Syntax, Predicates, Idioms—What Really Affects Code Complexity?
Are some programming constructs intrinsically more difficult to read and write than others? Ajami2018 explored this question by having over 200 professional programmers look at code snippets that did similar things in different ways. Their findings include:
- for loops are harder for people to understand than if statements,
- loops that count down are (slightly) harder to understand than loops that count up,
- time taken and error rate don't necessarily correlate, which means that the former cannot be used as a proxy for the latter.
Like all results, these need to be interpreted carefully: for example, the authors' tests used C-style for loops, which are syntactically much more complex than the for loops of languages like Python. However, the paper spells out the statistical methods used in welcome detail, and is careful to account for learning effects and other confounding factors. (Sentences like, "More ranges also led to higher error rates, but this was not significant after Bonferroni correction." make me very happy.)
I am a big fan of work like this, which I first met through papers by Andreas Stefik and his team on the readability and learnability of programming languages (see these three posts for examples). It is very welcome to see other research groups doing studies like these as well, and I hope one day that things like Python Enhancement Proposals will routinely include studies like these. Among other things, it would be a great way to build bridges between researchers and practitioners.
Ajami2018 Shulamyt Ajami, Yonatan Woodbridge, and Dror G. Feitelson: "Syntax, predicates, idioms—what really affects code complexity?". Empirical Software Engineering, 24(1), 2018, 10.1007/s10664-018-9628-3. (Reviewed 2021-09-21.)

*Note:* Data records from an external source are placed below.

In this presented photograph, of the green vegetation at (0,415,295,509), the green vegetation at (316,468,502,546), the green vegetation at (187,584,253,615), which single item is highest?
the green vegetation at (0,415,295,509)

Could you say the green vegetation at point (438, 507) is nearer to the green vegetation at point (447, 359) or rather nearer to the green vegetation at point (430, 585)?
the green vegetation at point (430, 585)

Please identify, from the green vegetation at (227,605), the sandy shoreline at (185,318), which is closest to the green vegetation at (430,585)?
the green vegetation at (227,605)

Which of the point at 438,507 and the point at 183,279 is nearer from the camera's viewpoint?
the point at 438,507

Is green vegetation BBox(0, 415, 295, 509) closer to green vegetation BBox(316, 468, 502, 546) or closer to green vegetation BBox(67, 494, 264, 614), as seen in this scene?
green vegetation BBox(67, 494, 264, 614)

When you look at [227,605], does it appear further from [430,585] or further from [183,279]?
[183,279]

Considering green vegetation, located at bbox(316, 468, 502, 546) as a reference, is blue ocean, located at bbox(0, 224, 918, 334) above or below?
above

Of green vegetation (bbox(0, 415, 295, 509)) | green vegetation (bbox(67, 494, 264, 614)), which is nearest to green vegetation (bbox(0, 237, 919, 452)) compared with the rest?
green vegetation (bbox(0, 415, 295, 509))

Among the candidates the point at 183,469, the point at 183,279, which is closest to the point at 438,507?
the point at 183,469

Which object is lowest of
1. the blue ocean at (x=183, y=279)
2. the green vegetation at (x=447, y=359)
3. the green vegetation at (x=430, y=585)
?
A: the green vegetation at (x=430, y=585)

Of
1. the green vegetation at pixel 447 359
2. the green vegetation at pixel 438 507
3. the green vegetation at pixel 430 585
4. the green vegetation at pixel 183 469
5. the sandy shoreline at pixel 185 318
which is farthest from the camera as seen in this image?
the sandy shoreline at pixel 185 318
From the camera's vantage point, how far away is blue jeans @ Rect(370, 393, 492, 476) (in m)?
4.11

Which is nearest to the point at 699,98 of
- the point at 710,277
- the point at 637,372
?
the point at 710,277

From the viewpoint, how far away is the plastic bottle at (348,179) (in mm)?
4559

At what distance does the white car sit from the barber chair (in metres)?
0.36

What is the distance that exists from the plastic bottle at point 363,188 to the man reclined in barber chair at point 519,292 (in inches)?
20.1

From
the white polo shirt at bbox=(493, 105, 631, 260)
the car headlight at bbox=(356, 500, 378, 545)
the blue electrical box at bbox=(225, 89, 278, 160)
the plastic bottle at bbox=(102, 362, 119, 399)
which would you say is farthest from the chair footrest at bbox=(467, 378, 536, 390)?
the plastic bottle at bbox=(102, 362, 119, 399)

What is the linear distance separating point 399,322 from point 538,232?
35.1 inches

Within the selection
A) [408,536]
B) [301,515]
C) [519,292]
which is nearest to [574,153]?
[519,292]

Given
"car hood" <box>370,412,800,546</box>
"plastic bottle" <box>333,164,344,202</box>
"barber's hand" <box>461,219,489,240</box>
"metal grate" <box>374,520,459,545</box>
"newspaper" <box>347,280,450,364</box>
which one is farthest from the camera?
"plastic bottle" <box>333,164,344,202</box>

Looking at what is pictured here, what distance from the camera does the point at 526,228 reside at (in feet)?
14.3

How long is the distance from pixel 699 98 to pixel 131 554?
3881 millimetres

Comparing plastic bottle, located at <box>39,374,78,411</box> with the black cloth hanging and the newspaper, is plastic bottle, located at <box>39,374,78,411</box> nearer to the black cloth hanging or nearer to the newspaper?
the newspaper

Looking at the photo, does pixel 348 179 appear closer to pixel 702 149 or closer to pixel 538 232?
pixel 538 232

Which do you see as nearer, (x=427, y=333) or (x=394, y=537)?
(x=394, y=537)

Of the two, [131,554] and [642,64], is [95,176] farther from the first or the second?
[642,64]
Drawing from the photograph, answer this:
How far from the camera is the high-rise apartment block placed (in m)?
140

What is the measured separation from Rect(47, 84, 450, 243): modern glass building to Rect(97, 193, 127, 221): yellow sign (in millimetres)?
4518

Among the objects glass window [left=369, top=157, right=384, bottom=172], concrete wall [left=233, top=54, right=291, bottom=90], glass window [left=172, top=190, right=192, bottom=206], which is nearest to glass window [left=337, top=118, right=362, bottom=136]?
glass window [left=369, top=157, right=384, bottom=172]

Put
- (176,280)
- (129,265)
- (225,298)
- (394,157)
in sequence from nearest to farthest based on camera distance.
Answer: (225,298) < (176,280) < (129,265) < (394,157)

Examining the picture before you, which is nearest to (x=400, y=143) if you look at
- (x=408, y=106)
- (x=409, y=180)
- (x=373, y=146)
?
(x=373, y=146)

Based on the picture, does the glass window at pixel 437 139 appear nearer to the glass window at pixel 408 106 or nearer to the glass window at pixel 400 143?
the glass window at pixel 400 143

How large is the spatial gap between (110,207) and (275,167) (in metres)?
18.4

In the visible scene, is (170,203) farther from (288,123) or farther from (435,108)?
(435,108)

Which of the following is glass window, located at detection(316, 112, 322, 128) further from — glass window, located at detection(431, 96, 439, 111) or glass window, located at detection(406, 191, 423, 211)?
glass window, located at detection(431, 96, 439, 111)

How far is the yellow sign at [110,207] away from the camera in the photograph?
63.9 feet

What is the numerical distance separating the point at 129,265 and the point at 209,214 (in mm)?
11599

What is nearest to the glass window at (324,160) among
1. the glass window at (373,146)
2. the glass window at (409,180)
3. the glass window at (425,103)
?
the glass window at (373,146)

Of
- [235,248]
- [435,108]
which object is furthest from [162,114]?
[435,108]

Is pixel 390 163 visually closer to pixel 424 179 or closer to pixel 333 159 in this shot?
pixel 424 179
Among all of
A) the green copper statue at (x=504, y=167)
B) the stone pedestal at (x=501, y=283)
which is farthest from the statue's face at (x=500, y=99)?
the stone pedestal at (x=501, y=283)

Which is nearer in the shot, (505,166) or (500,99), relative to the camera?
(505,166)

Program comprehension concerns the ability to understand code written by others. But not all code is the same. We use an experimental platform fashioned as an online game-like environment to measure how quickly and accurately 220 professional programmers can interpret code snippets with similar functionality but different structures; snippets that take longer to understand or produce more errors are considered harder. The results indicate, inter alia, that for loops are significantly harder than ifs, that some but not all negations make a predicate harder, and that loops counting down are slightly harder than loops counting up. This demonstrates how the effect of syntactic structures, different ways to express predicates, and the use of known idioms can be measured empirically, and that syntactic structures are not necessarily the most important factor. We also found that the metrics of time to understanding and errors made are not necessarily equivalent. Thus loops counting down took slightly longer, but loops with unusual bounds caused many more errors. By amassing many more empirical results like these it may be possible to derive better code complexity metrics than we have today, and also to better appreciate their limitations.